Exercise prompt. Look at the entries below and reproduce them exactly.

Entries shown.
[Start of section]

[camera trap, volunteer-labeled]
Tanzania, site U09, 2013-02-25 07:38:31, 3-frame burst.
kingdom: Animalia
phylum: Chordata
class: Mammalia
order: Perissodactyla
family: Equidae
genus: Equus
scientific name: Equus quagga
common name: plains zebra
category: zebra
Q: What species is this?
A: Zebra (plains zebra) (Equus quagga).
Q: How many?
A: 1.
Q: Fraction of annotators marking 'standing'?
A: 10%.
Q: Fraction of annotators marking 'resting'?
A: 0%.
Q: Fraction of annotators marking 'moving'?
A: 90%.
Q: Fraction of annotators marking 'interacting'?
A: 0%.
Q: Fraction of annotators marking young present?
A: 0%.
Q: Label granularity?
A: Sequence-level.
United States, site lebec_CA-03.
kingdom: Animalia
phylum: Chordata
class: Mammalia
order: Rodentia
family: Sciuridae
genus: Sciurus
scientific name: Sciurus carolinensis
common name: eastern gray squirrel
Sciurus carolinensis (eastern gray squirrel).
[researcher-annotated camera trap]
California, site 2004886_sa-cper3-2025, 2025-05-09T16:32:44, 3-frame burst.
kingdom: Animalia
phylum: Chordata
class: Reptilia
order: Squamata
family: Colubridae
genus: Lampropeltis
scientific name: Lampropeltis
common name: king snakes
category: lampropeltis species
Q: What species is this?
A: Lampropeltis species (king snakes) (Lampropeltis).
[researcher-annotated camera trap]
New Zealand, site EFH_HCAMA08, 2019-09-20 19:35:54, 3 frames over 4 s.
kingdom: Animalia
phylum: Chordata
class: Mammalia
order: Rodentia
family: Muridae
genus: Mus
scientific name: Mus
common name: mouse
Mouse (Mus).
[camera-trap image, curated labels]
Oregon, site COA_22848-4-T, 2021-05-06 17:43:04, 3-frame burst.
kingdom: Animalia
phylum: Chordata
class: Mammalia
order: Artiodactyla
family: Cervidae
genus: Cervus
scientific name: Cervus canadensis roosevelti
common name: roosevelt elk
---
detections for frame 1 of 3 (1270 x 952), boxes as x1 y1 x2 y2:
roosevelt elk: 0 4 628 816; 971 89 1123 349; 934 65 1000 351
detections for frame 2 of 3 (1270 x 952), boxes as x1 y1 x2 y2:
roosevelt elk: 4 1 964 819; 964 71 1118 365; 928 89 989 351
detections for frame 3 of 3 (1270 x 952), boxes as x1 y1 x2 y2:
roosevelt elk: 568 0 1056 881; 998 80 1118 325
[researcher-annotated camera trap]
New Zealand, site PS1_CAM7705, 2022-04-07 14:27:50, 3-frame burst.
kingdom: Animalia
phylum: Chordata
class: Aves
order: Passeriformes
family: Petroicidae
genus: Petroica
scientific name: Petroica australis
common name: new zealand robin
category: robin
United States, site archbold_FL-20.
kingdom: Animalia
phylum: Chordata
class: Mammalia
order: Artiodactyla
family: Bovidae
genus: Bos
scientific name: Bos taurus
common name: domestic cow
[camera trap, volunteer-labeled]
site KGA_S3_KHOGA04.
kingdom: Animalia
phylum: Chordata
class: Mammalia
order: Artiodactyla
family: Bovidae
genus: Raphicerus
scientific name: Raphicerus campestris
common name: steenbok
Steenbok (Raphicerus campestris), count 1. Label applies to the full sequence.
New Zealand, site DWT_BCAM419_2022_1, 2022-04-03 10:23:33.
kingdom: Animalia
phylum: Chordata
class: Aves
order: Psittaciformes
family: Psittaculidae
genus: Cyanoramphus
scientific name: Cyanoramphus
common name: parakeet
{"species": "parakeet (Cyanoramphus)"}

[End of section]

Response to the exercise.
[camera trap, volunteer-labeled]
Tanzania, site U09, 2013-02-25 07:38:31, 3-frame burst.
kingdom: Animalia
phylum: Chordata
class: Mammalia
order: Perissodactyla
family: Equidae
genus: Equus
scientific name: Equus quagga
common name: plains zebra
category: zebra
Q: What species is this?
A: Zebra (plains zebra) (Equus quagga).
Q: How many?
A: 1.
Q: Fraction of annotators marking 'standing'?
A: 10%.
Q: Fraction of annotators marking 'resting'?
A: 0%.
Q: Fraction of annotators marking 'moving'?
A: 90%.
Q: Fraction of annotators marking 'interacting'?
A: 0%.
Q: Fraction of annotators marking young present?
A: 0%.
Q: Label granularity?
A: Sequence-level.
United States, site lebec_CA-03.
kingdom: Animalia
phylum: Chordata
class: Mammalia
order: Rodentia
family: Sciuridae
genus: Sciurus
scientific name: Sciurus carolinensis
common name: eastern gray squirrel
Sciurus carolinensis (eastern gray squirrel).
[researcher-annotated camera trap]
California, site 2004886_sa-cper3-2025, 2025-05-09T16:32:44, 3-frame burst.
kingdom: Animalia
phylum: Chordata
class: Reptilia
order: Squamata
family: Colubridae
genus: Lampropeltis
scientific name: Lampropeltis
common name: king snakes
category: lampropeltis species
Q: What species is this?
A: Lampropeltis species (king snakes) (Lampropeltis).
[researcher-annotated camera trap]
New Zealand, site EFH_HCAMA08, 2019-09-20 19:35:54, 3 frames over 4 s.
kingdom: Animalia
phylum: Chordata
class: Mammalia
order: Rodentia
family: Muridae
genus: Mus
scientific name: Mus
common name: mouse
Mouse (Mus).
[camera-trap image, curated labels]
Oregon, site COA_22848-4-T, 2021-05-06 17:43:04, 3-frame burst.
kingdom: Animalia
phylum: Chordata
class: Mammalia
order: Artiodactyla
family: Cervidae
genus: Cervus
scientific name: Cervus canadensis roosevelti
common name: roosevelt elk
---
detections for frame 1 of 3 (1270 x 952), boxes as x1 y1 x2 y2:
roosevelt elk: 0 4 628 816; 971 89 1123 349; 934 65 1000 351
detections for frame 2 of 3 (1270 x 952), boxes as x1 y1 x2 y2:
roosevelt elk: 4 1 964 819; 964 71 1118 365; 928 89 989 351
detections for frame 3 of 3 (1270 x 952), boxes as x1 y1 x2 y2:
roosevelt elk: 568 0 1056 881; 998 80 1118 325
[researcher-annotated camera trap]
New Zealand, site PS1_CAM7705, 2022-04-07 14:27:50, 3-frame burst.
kingdom: Animalia
phylum: Chordata
class: Aves
order: Passeriformes
family: Petroicidae
genus: Petroica
scientific name: Petroica australis
common name: new zealand robin
category: robin
United States, site archbold_FL-20.
kingdom: Animalia
phylum: Chordata
class: Mammalia
order: Artiodactyla
family: Bovidae
genus: Bos
scientific name: Bos taurus
common name: domestic cow
[camera trap, volunteer-labeled]
site KGA_S3_KHOGA04.
kingdom: Animalia
phylum: Chordata
class: Mammalia
order: Artiodactyla
family: Bovidae
genus: Raphicerus
scientific name: Raphicerus campestris
common name: steenbok
Steenbok (Raphicerus campestris), count 1. Label applies to the full sequence.
New Zealand, site DWT_BCAM419_2022_1, 2022-04-03 10:23:33.
kingdom: Animalia
phylum: Chordata
class: Aves
order: Psittaciformes
family: Psittaculidae
genus: Cyanoramphus
scientific name: Cyanoramphus
common name: parakeet
{"species": "parakeet (Cyanoramphus)"}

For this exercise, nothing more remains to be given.